Summing up his visit to Pope Theodore II, Patriarch of Alexandria and All Africa, Patriarch Kyrill has stated that the Russian Church mission on the African continent must develop. He explained that this can only happen together with the Patriarchate of Alexandria, which is canonically responsible for the African Continent.

’We have agreed that we will set up parishes for the Russian-speaking flock and build churches where necessary’, Patriarch Kyrill told journalists at a press conference at the Patriarchal residence in Alexandria. He added that the Russian Church was ready to send clergy to Africa and bear the costs of organising Russian churches there. Patriarch Kyrill also offered Pope Theodore II the opportunity to send students both from the Greek Diaspora and local Africans to be educated in Russian theological schools.

The Russian Church Primate expressed his gratitude to Patriarch Theodore for his active missionary work among African peoples and reminded journalists that the Alexandrian Patriarch’s flock consisted of nationals from over fifty different African countries. Thus, the Patriarchate of Alexandria unites many countries in the same way as the Russian Church, which preserves the unity of its faithful in some fifty different countries, but who still ‘belong to the one space of Holy Russia’, commented Patriarch Kyrill.

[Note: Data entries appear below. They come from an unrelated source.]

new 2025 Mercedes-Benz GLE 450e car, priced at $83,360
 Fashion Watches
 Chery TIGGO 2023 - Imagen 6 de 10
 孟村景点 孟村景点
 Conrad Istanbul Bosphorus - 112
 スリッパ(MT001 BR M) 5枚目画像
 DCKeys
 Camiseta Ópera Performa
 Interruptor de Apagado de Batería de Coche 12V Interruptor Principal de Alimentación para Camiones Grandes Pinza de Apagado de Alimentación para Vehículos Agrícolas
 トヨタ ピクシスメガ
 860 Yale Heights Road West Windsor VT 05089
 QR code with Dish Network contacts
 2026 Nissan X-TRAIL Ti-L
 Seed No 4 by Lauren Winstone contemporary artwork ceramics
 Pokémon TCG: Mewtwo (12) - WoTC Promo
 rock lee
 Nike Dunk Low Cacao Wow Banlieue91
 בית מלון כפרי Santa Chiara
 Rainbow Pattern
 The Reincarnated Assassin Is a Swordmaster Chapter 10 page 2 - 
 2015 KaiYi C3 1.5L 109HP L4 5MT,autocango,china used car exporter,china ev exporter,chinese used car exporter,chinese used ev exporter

We note that this April trip follows increasing Russian Church influence and presence within the territories of the other tiny but ancient Patriarchates of Constantinople, Antioch and Jerusalem. For example, it is reckoned that a third of all Orthodox living on the canonical territory of the Patriarchate of Jerusalem are Russian and that twenty times more Russian Orthodox than Greek Orthodox now live in Turkey. Thus, there are close parallels between the present and the pre-Revolutionary period, when the Russian Church had a strong presence among the same ancient Patriarchates, many of whose bishops and senior clergy received their theological education in Russia.

(Note: The official title of the primates of the Church of Alexandria is ‘Pope’. Coming from the Greek word ‘papa’, or ‘father’, this title was used in the West for priests and bishops for many centuries. (See, for example, ‘The Conferences’ of the fifth-century Church Father St John Cassian or its use among Irish priests in the ninth century). Its use for the bishops of Rome came about in the second millennium and this exclusive usage is local to Western Europe).